Larsen, who is married with a 13-year-old son, took a break from banking to talk to the South China Morning Post about what it is like to manage staff divided by vast distances and cultural norms.
Why did you become a banker?
I studied art history, English literature, philosophy and music in university. By the time I had finished, I realised that I didn't want to spend my life in academia, so I took a job in the commercial world. I joined an insurance company in Australia in 1987 and ended up working in its banking arm. I have been working in banking one way or another ever since.
How do you compare banking now with when you first joined?
Things have changed significantly over the past two decades. Banking has become far more competitive and more dynamic. Asia has also become far more significant in the global context - the largest wealth management market in the world, the largest market for [initial public offerings] in the world, and, increasingly, some of the largest consumption markets in the world. Technology has transformed how we do business. As an example, mobile and internet banking were only dreams in the late '80s or early '90s.

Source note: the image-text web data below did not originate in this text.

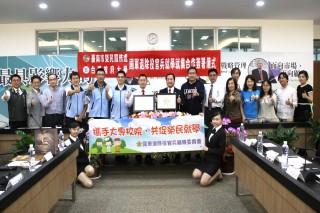 台灣首府大學和台南市榮民服務處簽署「協助促進國軍退除役官兵就學、就業合作意向書」。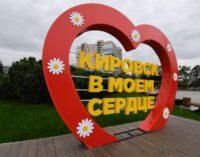 Центр Кировска стал красивее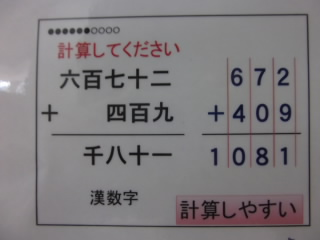 20180627koutyoukouwa006.JPG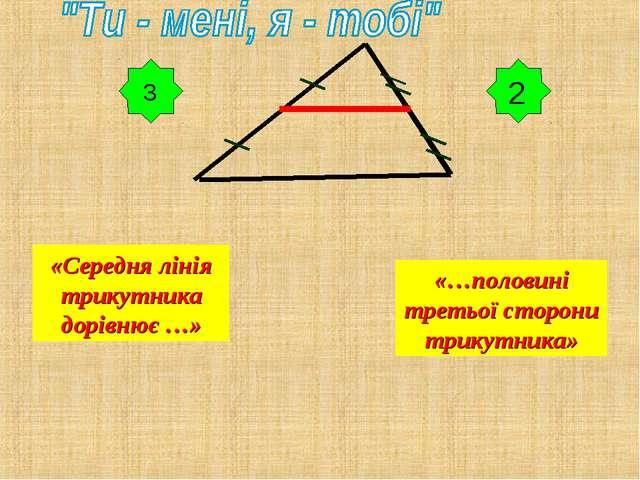 «Середня лінія трикутника дорівнює …» «…половині третьої сторони трикутника» 3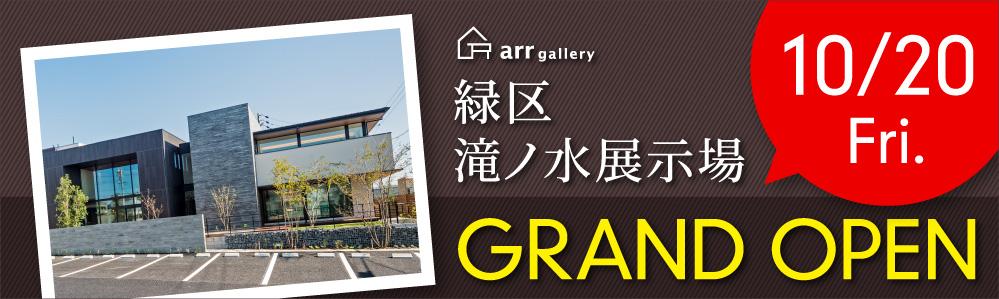 緑区滝ノ水展示場 GRAND OPEN 10/20 Fri.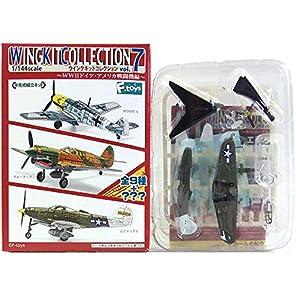 【1A】 エフトイズ F-TOYS 1/144 ウイングキットコレクション Vol.7 P-39 エアラコブラ 米陸軍 第82偵察飛行隊 単品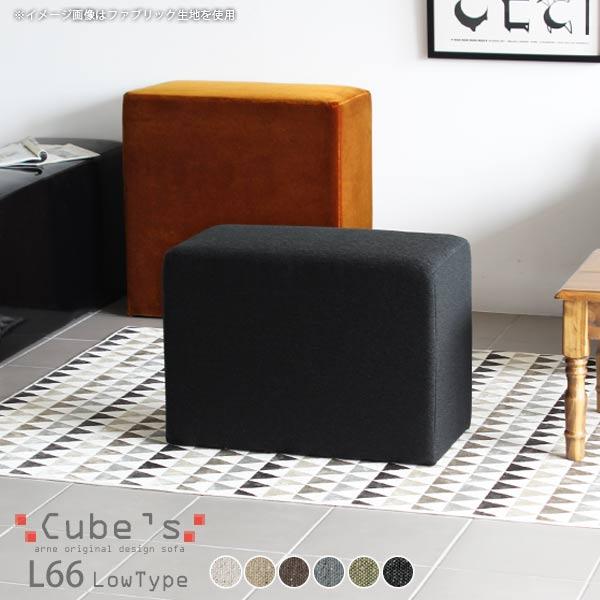 ロースツール ミニ スツール ベンチソファー 背もたれなし ロータイプ キューブ ソファ ベンチ 背もたれのない ソファー チェア 椅子 北欧 日本製 腰掛け 玄関用 ミニスツール デザイナーズソファ Cube's L66 NS-7 腰掛椅子 おしゃれ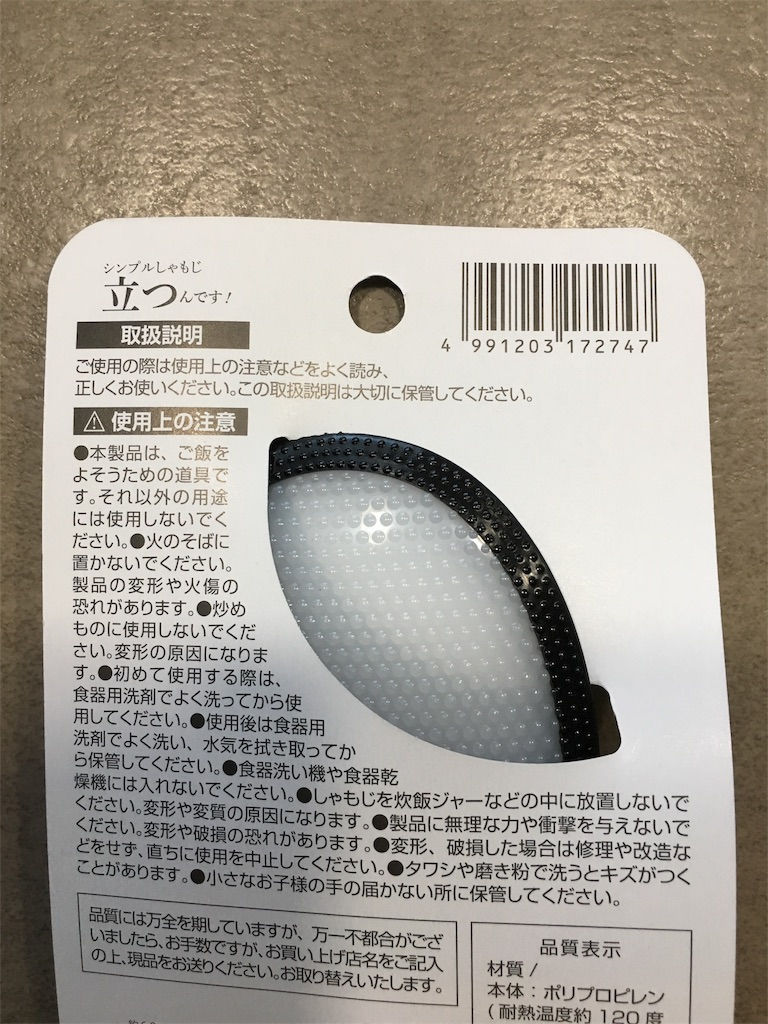 f:id:kikujiro_happy_home:20180130180100j:image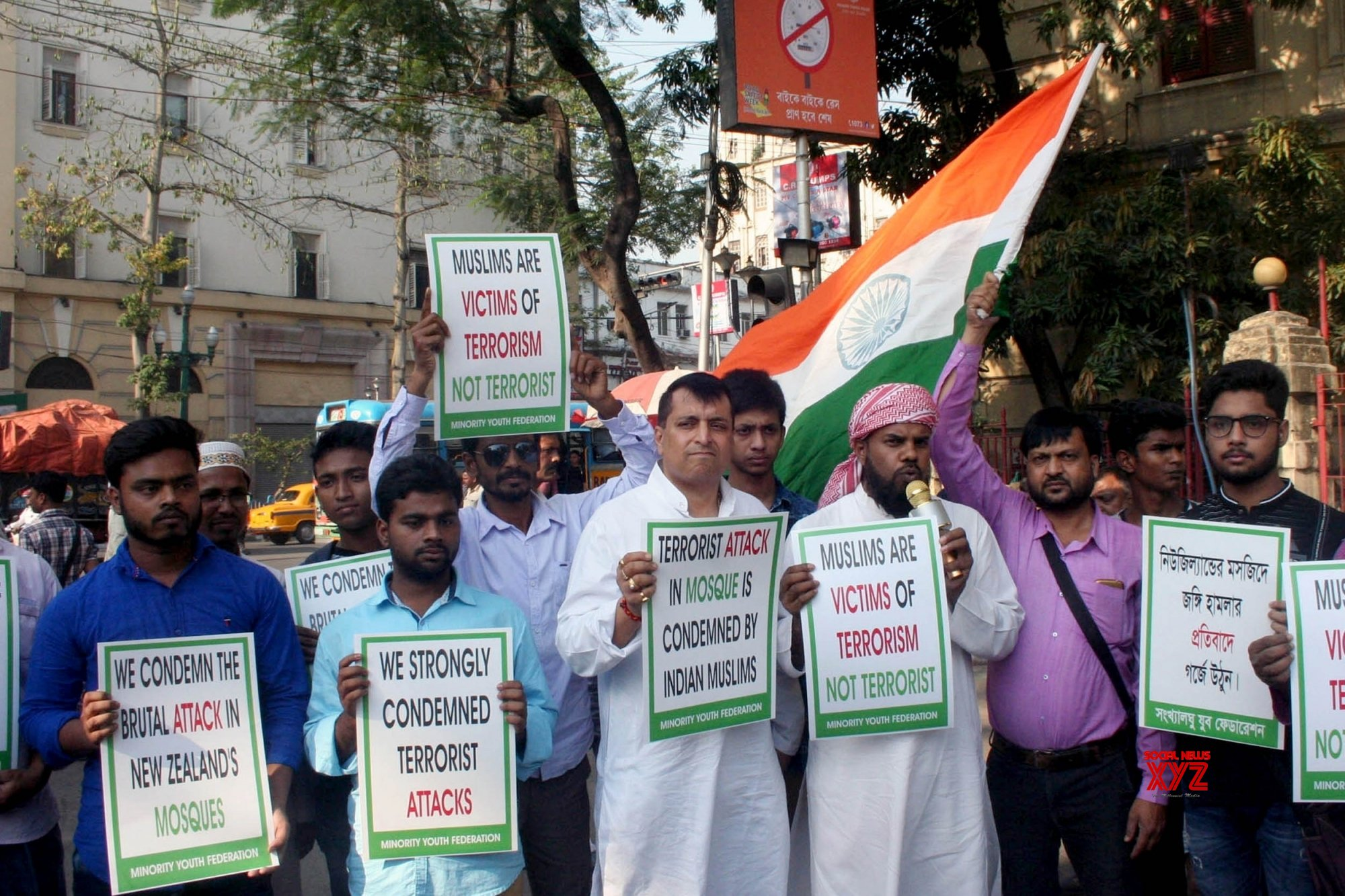Kolkata: Minority Youth Federation's demonstration against New Zealand mosque attack #Gallery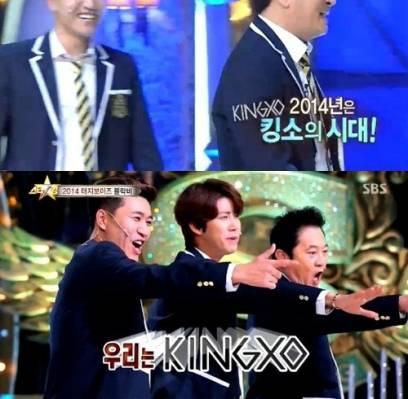 EXO,ZEA,Kwanghee,kim-jong-min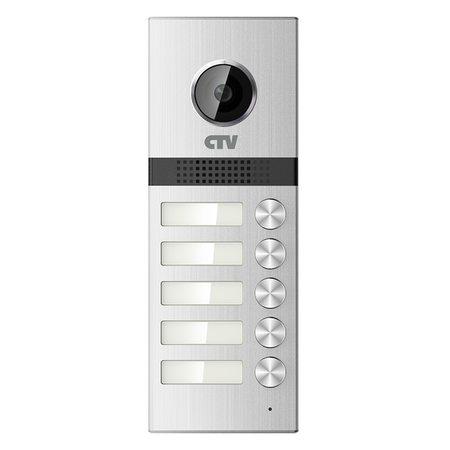 Вызывная панель CTV-D4 Multi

What are the challenges of managing a global retail banking business with operations in more than 40 markets?
There are very important differences in how you manage an individual country as opposed to a region or global business line. As a country head, you have one set of competitors to worry about, one set of macroeconomic variables, one regulatory framework and a largely homogeneous set of cultural norms to deal with.
At a regional level, for example, in my role as head of the Asia consumer business for Citibank, all of these variables are multiplied. You have to make sure you have the right strategies and the right leadership in place at a country level - both of these are very important. Additionally, you have to engage in cross-country issues that will drive value across the region. I still get involved in quite a lot of operational details but I am primarily relying on our country-level business managers to drive the business day-to-day.
Now, as the global retail banking head, I have to be managing issues at a strategic level that will shape the business over the next two to five years, to set the direction for the regional heads to execute in their respective markets. I can't possibly be involved in the day-to-day management of every country or even region.
How do you cope with the issues of managing staff and customers with different languages and cultures?
Language is not really an issue. For the most part we communicate in English. Where that doesn't work, we use translators. But there are challenges when you are operating in 40 markets, each with different local dynamics and, of course, cultural norms. It is key that we have strong local management and can trust the local team to deal with local issues. There is some strain for those of us that have to travel extensively across time zones, dealing with jet lag, etc. But as long as you are sensible, this is manageable.
Different markets have different cultures. For example, young graduates who work for us in China often have a very short-term view of what is good for them from a career perspective, and as a consequence tend to change jobs frequently. This is usually not in their interests and the market will mature, but this is how it is right now. Hong Kong, as another example, has an extremely strong work ethic and a tremendous level of executional discipline. This allows us to get things done very quickly and efficiently.
In terms of investment approach, Hong Kong investors are more mature and hold a more long-term view as they have experienced many economic cycles and crises. The mainland clients focus more on short-term opportunities and tend to expect investment returns to match the rise in property prices over the last five or so years.
What do you do to relax amid your hectic work life?
I play clarinet and piano. I also enjoy sailing. With its 200 islands, Hong Kong is one of the best places in the world for sailing.